Marie/Magda is in a taxi, looking even more wasted than before. Tess calls the studio to inform them that she has a drunken on her hands, but the producer cuts her off because Marie is due on air in 20 minutes time.
Frankie tries to call Cat again but because her mobile is now on a fast washing-spin, it goes straight to voicemail again.
Marie arrives at the studio but collapses in her dressing room, dribbling. Tess’ fellow runner tells her that the only solution is for her to go on air, pretending to be the award-winning child psychologist, Marie Chambers instead.
We’re not sure if this actually is the most practical way to solve a problem like a drunken Maria.

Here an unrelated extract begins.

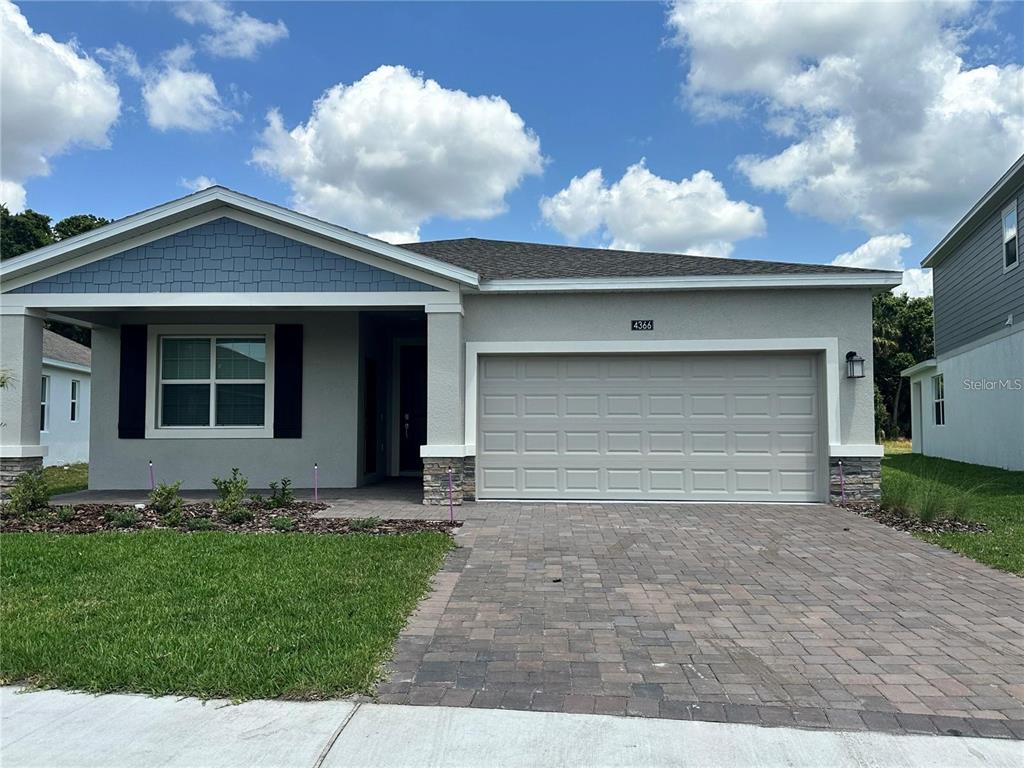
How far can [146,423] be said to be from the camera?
11.6 m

Ten, nine, eight… and cue Tess lining up for her big chat show debut. For some reason, she’s donned Marie’s cardigan, as if this is going to disguise the fact that her face looks very different or that she has no child psychology information in her head. Three, two, one… Lou and Tom introduce Dr. Marie Chambers.
Tess: [whispering to a freaked out Lou and Tom] Don’t worry I’ll get you through this.
Oh dear. They go straight to a phone-in.
Lynne from Balmeddie: My little boy is 4-months-old but cries continuously through the night. I was wondering what you would suggest. We are getting desperate.
Tess: I’d imagine that if someone kept me up all night, I’d be pretty desperate too, unless they were hot obviously.
Sarah & Lee: I don’t think Tess is going to pull this off.
Tess: I would suggest reading to him. Has he heard Watership Down?
Lynne: He’s four months old.
Tess: Yes, well, advanced literature can be extremely stimulating. It’s like people in comas; they don’t seem like they’re listening, but they are.
Tom and Lou have never had anything like this on their show before.
The production manager looks very angered. The second caller is put on and Tess’ solution for a problem 7-year-old is that some kids are just brats, so perhaps boarding school or a scary nanny?
This ship has really sunk now and Tess is harshly sacked by the infuriated production manager.